[Entries drawn from a collection]
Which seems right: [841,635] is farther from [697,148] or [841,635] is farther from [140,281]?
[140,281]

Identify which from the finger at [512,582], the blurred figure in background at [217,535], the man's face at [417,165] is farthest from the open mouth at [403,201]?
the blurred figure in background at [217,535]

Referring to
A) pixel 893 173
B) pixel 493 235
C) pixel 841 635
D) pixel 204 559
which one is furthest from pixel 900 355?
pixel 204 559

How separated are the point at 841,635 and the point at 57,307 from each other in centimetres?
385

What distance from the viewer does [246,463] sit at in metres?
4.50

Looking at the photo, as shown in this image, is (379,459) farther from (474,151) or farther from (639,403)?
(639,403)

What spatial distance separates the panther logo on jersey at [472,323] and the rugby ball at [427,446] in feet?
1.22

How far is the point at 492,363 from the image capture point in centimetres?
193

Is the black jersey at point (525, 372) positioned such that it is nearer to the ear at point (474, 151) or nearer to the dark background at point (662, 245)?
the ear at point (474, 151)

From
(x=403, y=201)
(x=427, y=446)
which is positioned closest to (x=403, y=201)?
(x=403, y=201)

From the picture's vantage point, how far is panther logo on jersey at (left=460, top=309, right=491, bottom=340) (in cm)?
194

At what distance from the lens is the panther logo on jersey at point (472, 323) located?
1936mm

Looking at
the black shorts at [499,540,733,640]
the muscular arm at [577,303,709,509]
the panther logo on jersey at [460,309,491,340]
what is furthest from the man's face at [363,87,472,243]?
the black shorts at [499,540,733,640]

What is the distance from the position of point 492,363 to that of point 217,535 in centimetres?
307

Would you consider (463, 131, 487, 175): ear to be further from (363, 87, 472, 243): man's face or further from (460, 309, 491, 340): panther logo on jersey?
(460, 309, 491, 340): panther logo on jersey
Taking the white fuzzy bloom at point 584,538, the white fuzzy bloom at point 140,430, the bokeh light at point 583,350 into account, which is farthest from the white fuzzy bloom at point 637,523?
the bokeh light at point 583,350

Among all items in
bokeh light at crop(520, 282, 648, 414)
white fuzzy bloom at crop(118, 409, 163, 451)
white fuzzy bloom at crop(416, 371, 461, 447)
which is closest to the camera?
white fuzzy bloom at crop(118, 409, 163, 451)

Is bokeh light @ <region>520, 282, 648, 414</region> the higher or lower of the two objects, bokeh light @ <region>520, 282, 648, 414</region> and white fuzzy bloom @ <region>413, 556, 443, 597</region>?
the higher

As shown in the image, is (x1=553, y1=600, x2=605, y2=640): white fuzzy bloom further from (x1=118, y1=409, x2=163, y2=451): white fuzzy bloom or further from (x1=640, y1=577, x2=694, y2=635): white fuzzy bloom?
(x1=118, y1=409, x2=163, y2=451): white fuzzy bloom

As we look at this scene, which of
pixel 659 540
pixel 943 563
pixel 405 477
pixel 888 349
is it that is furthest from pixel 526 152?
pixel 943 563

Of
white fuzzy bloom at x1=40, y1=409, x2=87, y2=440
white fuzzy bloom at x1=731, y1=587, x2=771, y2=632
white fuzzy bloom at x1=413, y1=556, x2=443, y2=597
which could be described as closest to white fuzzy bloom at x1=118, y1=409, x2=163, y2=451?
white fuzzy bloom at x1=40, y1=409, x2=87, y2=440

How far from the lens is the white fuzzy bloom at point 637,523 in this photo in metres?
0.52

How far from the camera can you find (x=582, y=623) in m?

• **WHAT IS BEING ASKED**: Repeat everything from the line containing "As we look at this scene, which of" down to the last of the lines above.

• **SOLUTION FOR THIS EXERCISE**:
As we look at this scene, which of
pixel 659 540
pixel 943 563
pixel 405 477
pixel 888 349
is it that is furthest from pixel 526 152?
pixel 943 563

Of
white fuzzy bloom at x1=40, y1=409, x2=87, y2=440
white fuzzy bloom at x1=731, y1=587, x2=771, y2=632
white fuzzy bloom at x1=413, y1=556, x2=443, y2=597
which could be described as closest to white fuzzy bloom at x1=118, y1=409, x2=163, y2=451?
white fuzzy bloom at x1=40, y1=409, x2=87, y2=440

How far from the lens is the white fuzzy bloom at point 637,523 in this photo in metres?
0.52

How far from the camera can you find (x=582, y=623) in m?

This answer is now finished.